■ Tasks and exercises ■
a. Answer these questions using the blog post below about Pacha's dream:
(i) In Pacha's dream, what did her friend's mother say when Pacha's friend asked to buy something?
(ii) What money was Pacha told she could spend on a trendy clothes item?
(iii) What did a boy from Pacha's old school call her in front of other friends?
b. Please shorten the paragraph beginning "So, I said yes" in the blog post below, keeping its main facts.
c. Continue the blog post below about Pacha's dream from the point where it stops.

■ Given text ■
Slow Mother Blog (May 2. 2012)
Two tears silently slid down Pacha’s cheeks this morning.
She was telling me about her dream.
In it whenever she asked me if she could buy something I said ‘no’, but her friend’s mother said ‘yes’, so her friend ended up with lots of new things.
Pacha says she just wants to ‘fit in’ with her friends at school and look like them with the modern clothing styles. Of course I started talking about where these ‘new’ clothes come from (China) and how they are made – and she became more upset and asked why I have to bring up all this stuff all the time. I stopped. I talked about how she had many more nice clothes (all secondhand) than I ever had growing up and that Mum made my school uniforms and they never looked like anyone else’s. She just looked at me. Then I talked about how we just have different priorities and value experiences more than things to buy. She said she knew all that but she just once wanted to have the experience of buying something ‘new’.
So, I said yes, of course, next time we were near a shopping centre, she could spend some of her busking money buying a trendy clothes item if she wanted to. A few minutes later Pacha apologised for being upset and I gave her a hug and said that it was completely normal to feel like this – we do live differently from ‘normal’ households in Australia.
It reminded me of another recent episode where a boy from her old school told her she was ‘poor’ in front of a few other friends. Her response was quick and positive; ‘well, if I’m so poor, how come we are going travelling this year?’ But it still hurt. (I think that being called ‘poor’ may be mocking of the last resort when other taunts (fat, ugly, dumb etc) may not get the desired result (power over)).

■ Saved data entries ■
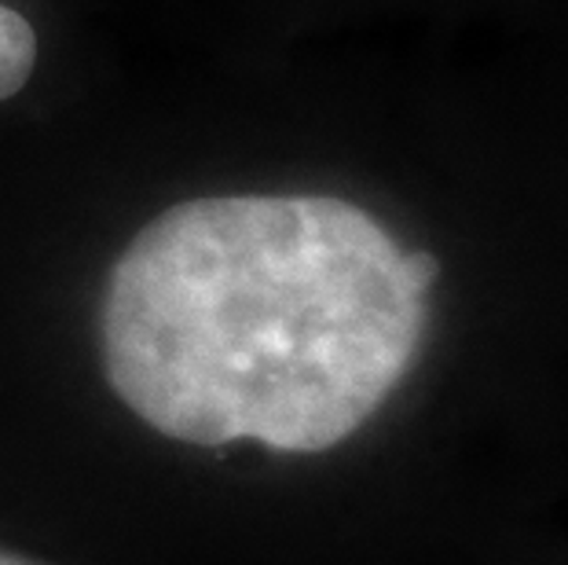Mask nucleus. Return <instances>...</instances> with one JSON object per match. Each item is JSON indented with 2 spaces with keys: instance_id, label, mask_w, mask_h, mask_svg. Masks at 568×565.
Listing matches in <instances>:
<instances>
[{
  "instance_id": "1",
  "label": "nucleus",
  "mask_w": 568,
  "mask_h": 565,
  "mask_svg": "<svg viewBox=\"0 0 568 565\" xmlns=\"http://www.w3.org/2000/svg\"><path fill=\"white\" fill-rule=\"evenodd\" d=\"M437 275L356 202L187 199L106 275L103 375L162 437L331 452L415 367Z\"/></svg>"
},
{
  "instance_id": "2",
  "label": "nucleus",
  "mask_w": 568,
  "mask_h": 565,
  "mask_svg": "<svg viewBox=\"0 0 568 565\" xmlns=\"http://www.w3.org/2000/svg\"><path fill=\"white\" fill-rule=\"evenodd\" d=\"M38 67V33L16 8L0 4V103L27 89Z\"/></svg>"
},
{
  "instance_id": "3",
  "label": "nucleus",
  "mask_w": 568,
  "mask_h": 565,
  "mask_svg": "<svg viewBox=\"0 0 568 565\" xmlns=\"http://www.w3.org/2000/svg\"><path fill=\"white\" fill-rule=\"evenodd\" d=\"M0 565H41V562H33V558H22V555H11V551L0 547Z\"/></svg>"
}]
</instances>
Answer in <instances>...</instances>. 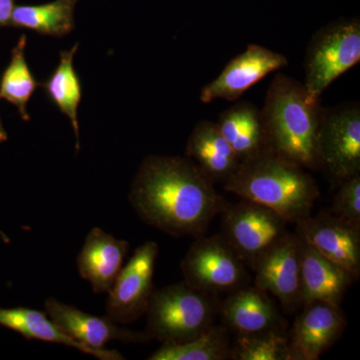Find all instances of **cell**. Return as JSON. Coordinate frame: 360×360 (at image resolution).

■ Answers for this exercise ■
a.
(i) She said "yes."
(ii) Some of her busking money.
(iii) He called her "poor."

b. The writer agreed that the next time they were near a shopping center, Pacha could spend some of her busking money on a trendy clothes item. A few minutes later, Pacha apologized for being upset. The writer hugged her and said her feelings were completely normal, since their family lives differently from "normal" households in Australia.

c.
The truth is people could easily say we are ‘poor’. We have a tiny income compared to Australian standards, yet we have more than most of the world can dream of. We have a comfortable home, enough food to eat, and the most important things in abundance – health, happiness, purpose, exuberance, freedom…
The pressure of the global consumer society is intense and ever present. We all feel it wherever we are, even in the deepest jungle where the satellite TV feeds a constant diet of ‘bigger, faster, more’ thinking. The pressure to project an image of wealth and ‘success’ is all-important, and yet this more than anything else separates us from other people. As localisation leader, Helena Norberg-Hodge pointed out in a recent radio interview, when you get a new status symbol, it doesn’t make other people feel good, it just makes them feel envious and deprived.
The truth is (perhaps to make up for the limitations in our life) I do encourage my children to be the best they can be; in the athletic races, their dancing and singing, their surfing – with whatever they love to do. And when they excel I feel quietly assured that as a mother, I am doing the right thing (but also a little guilty that comparing ourselves with others still matters at all).
PS. there were a lot of responses on a facebook thread on this subject - if you want to take a look: https://www.facebook.com/anja.light/posts/2820775088124
(Pacha and Yani learn some new Hip-Hop moves at the 'Crankfest' in Evans Heads)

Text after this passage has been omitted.